WHAT? These numbers are even higher!!! Two times higher than the higher risk hospital births, the ones that include all caregivers, malpresentations, fatal birth defects, and so on,  and MORE THAN THREE times higher than those numbers for the low risk women who deliver with CNMs in the hospital.

But I can hear it now. “This must be a joke” will not stand for the fact that I left women up to age 45 in the group, because we all know they are higher risk. And those numbers include other potential confounders — single mothers, lack of prenatal care, twins, etc., etc. OK. Lets run these numbers, then: non-Hispanic white, singleton, 37 weeks + gestation neonates born to married women ages 25-39 with a minimum 12 years of schooling who started prenatal care before the 7th month of pregnancy. Surely these women — who are the epitome of the woman who hires a homebirth midwife in the US — will have stats that show that homebirth is safe!

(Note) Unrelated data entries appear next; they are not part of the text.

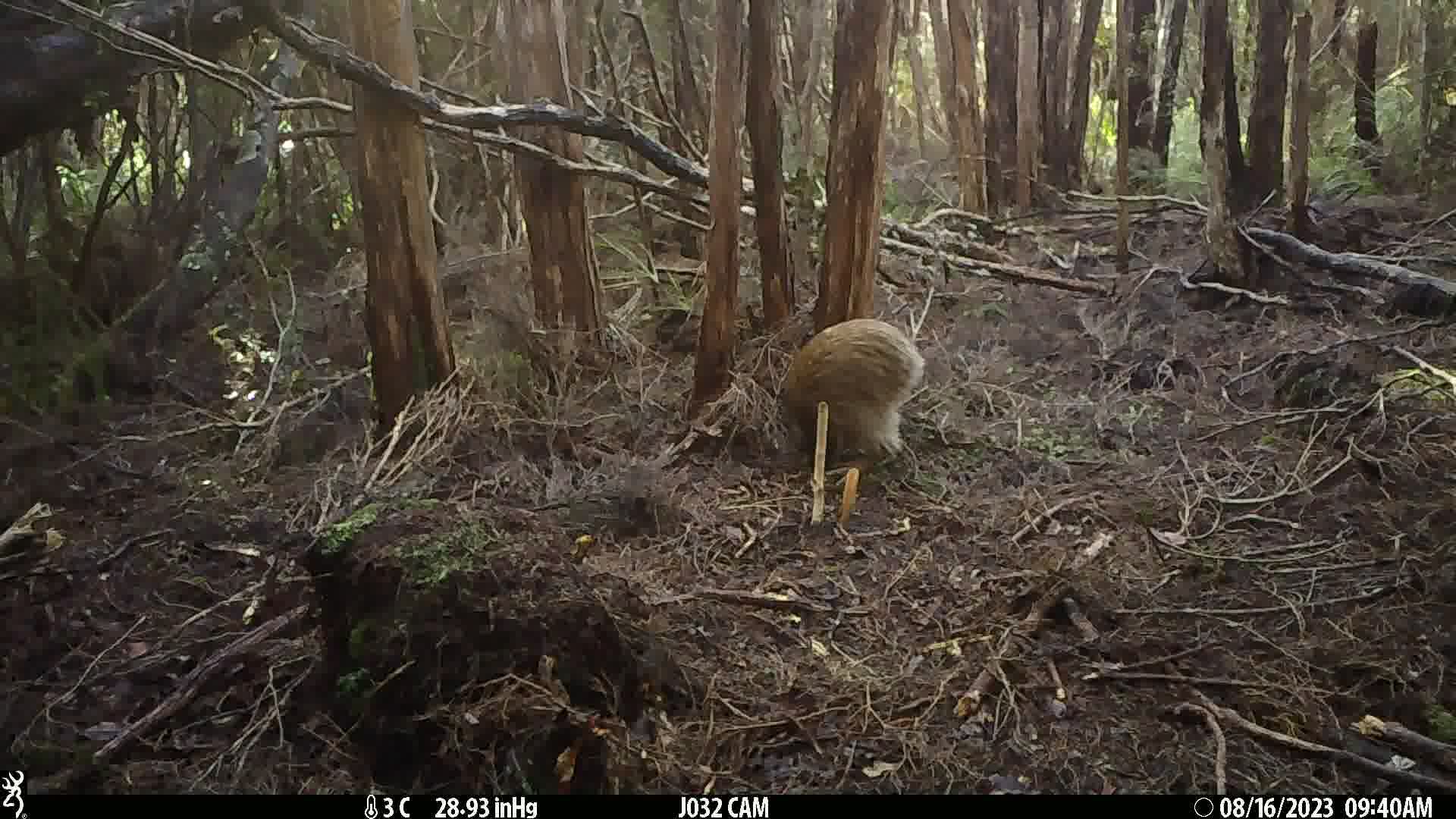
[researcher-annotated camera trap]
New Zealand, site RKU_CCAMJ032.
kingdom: Animalia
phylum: Chordata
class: Aves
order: Apterygiformes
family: Apterygidae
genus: Apteryx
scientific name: Apteryx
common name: kiwi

I’m shocked. SHOCKED. (that’s sarcasm, for those of you who couldn’t tell. By the time I ran these numbers, I had ceased to find any of it shocking. I kept thinking I would be proven wrong with the next set, but alas, it wasn’t the case). These numbers are just as bad. Two times as high for the higher risk hospital births, and three times as high for the lower risk ones.

These numbers are sad. Yes, sad. They represent PREVENTABLE deaths.  Preventable by restricting the kinds of births that homebirth midwives can attend and requiring much higher standards for CPM/DEM education.  Or, better yet, doing away with CPMs and DEMs altogether and requiring a CNM to attend h0mebirths.

(Keep in mind that homebirth midwives claim they work only with low-risk women.)